THERE'S GOOD NEWS on the handbasket front. We may not be going to hell in one after all, at least not right away.

The latest reprieve: Teenage birthrates plunged 21 percent from 1991 to 1996, and tentative data since suggest the decline is continuing.There are few less welcome messengers than one bringing good news to a polity that loves to think, as ours seems to, that things are looking bad rather than up. Still, and sorry if this is disillusioning, there's no getting around the fact that many key social billboards are cheery.

The economy grows steadily and so far without exciting the inflation that would turn on it. What's more, the expansion isn't being bought, as was the more-bubble-than-boom growth of the '80s, by overboard deficit spending and real estate fiddles.

Crime is down significantly, though you'd never know it from our gangbuster politicians. Serious crime fell 3 percent in 1996, the fifth decline in a row. Murder was at the lowest level since 1969. Juvenile crime, too, plunged 9.2 percent that year, its second sharp decline. The biggest roll-off is in violent juvenile crime. Interim numbers suggest those drifts also are continuing.

Even divorce is slipping. The rate peaked at 5.3 per 1,000 of us in 1981. At mid-'97, it was running at 4.3.
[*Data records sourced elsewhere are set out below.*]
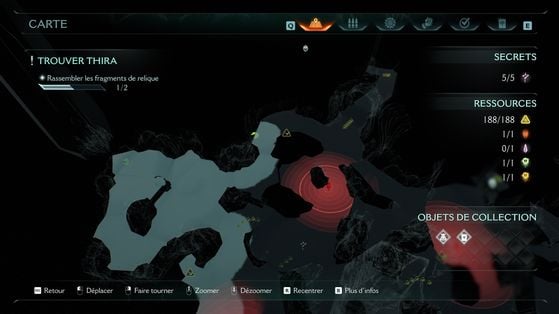 DOOM : The Dark Ages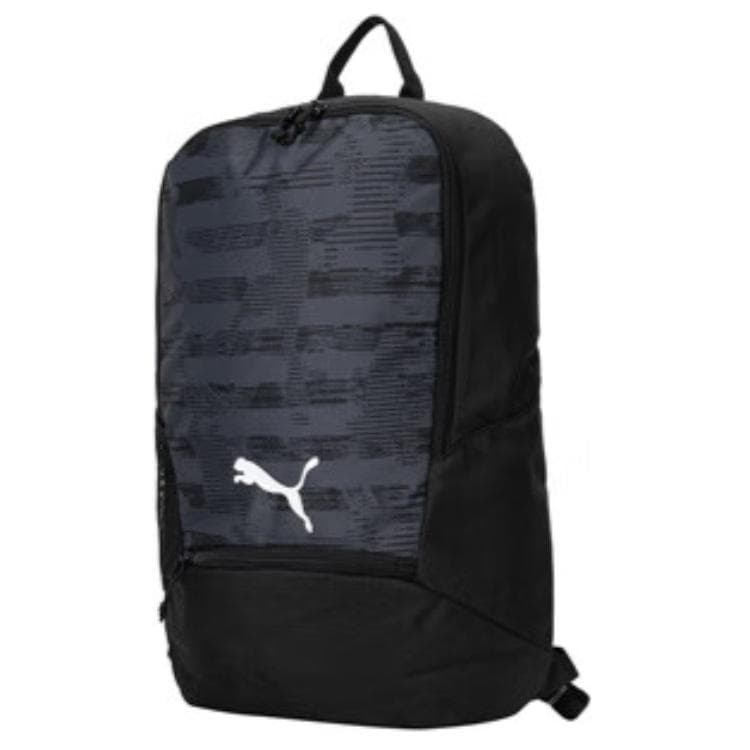 Рюкзак PUMA - изображение 2
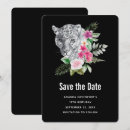 Buscar animales exóticos invitaciones Vida silvestre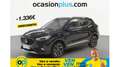 MG ZS 1.0 T-GDI Luxury 82kW Negro - thumbnail 1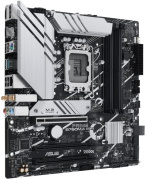 фото Материнская плата ASUS PRIME B760M-A WIFI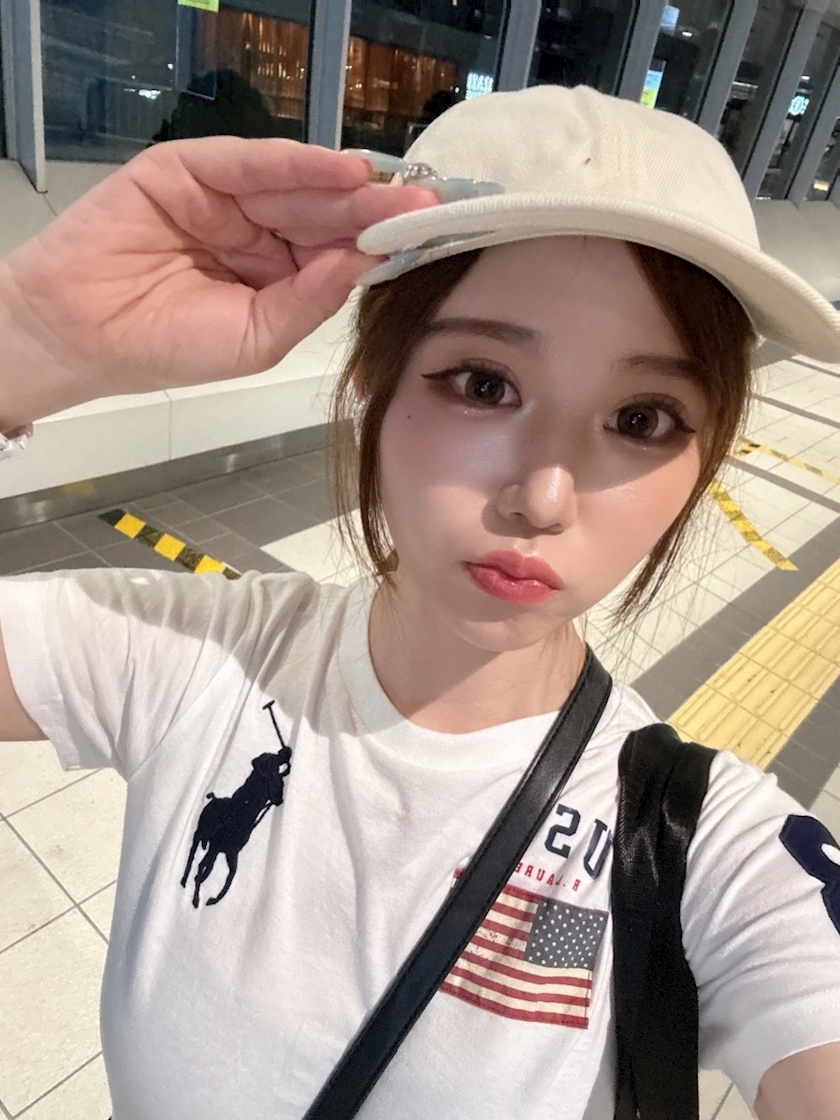 さな
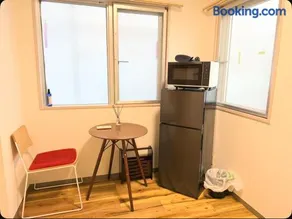 Matubara House - Image 4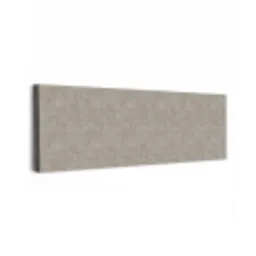 Patroon - Beton - Grijs canvas 2cm klein 828 -z3d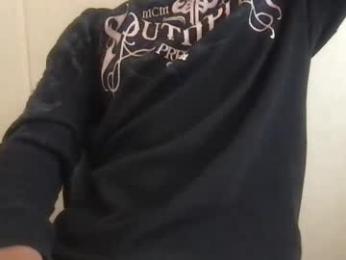 saeonyx webcam chaturbate model stream image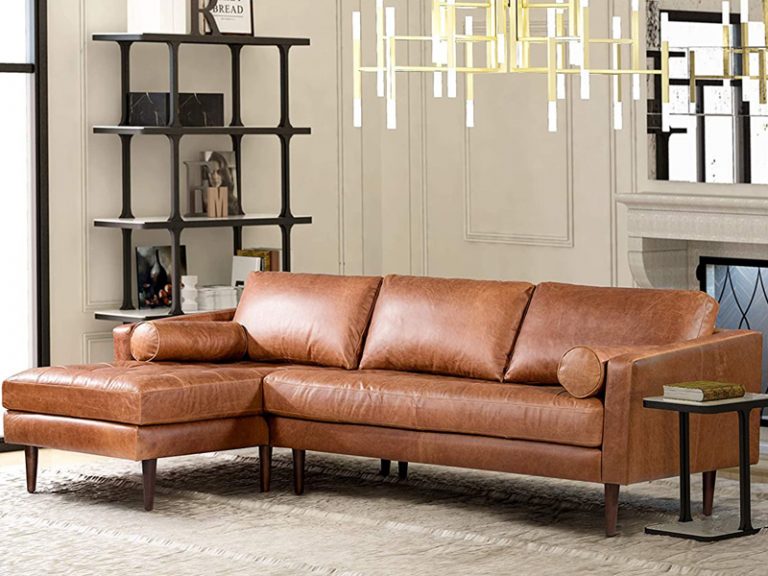 50 Best Cheap Sectional Sofas for Every Budget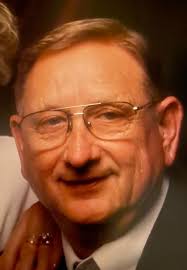 Fred Ashley Obituary February 22, 2021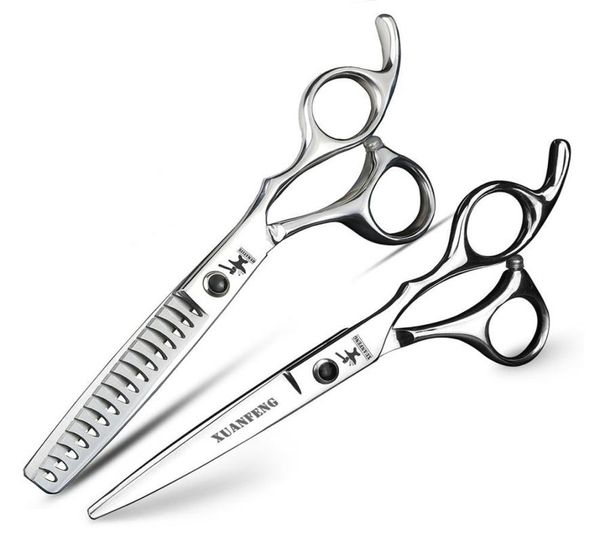 professional hairdressing scissors 6 inch 5556578 inch hair cutting thinning scissors barbershop hairdressing tool set7286796
professional hairdressing scissors 6 inch 5556578 inch hair cutting thinning scissors barbershop hairdressing tool set7286796
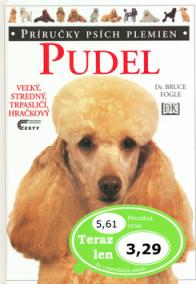 Pudel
The lowering teen pregnancy rate has cranked our culture warriors, with the abstinence and the contraceptive crowds equally claiming credit.

Credit both but contraception the more. The lowest teen pregnancy rates, under 30 per 1,000 of population, are in the politically liberal or moderate states - New England, Wisconsin, Minnesota, Hawaii - that typically aren't condom-shy. The highest, over 50 per 1,000, are in the abstinence belt - much of the old South, plus Oklahoma and a few others. Europe, with teens as sexually active as ours but open about birth control, has far fewer teen pregnancies.

Two other factors count. Teen childbearing marches in near lockstep with the economy, and the boom is giving poor girls enough hope for the future that delaying pregnancy makes sense. And fear of AIDS is overriding macho disdain for condoms, especially among black teens, where the pregnancy decline is by far the largest.

But we're piling up future woes by imprisoning far too many for far too long for nonviolent offenses; many will come out mean. Though we're educating record numbers of our kids well enough, we are failing others badly. The strong but still tenuous African-American movement into the middle class in recent years is threatened by affirmative action rollbacks.

We indulge a degree and a depth of poverty no other developed nation allows. A rising economy just swamps the moored boats. The rich-poor gap is widening, and an appalling 20 percent of our kids are growing up in poverty, a huge long-term liability.

Even so, the still-better news in the good news is the heartening evidence that when we work at social problems steadily and sensibly, we really can make a sounder national life for ourselves. Can you stand the optimism?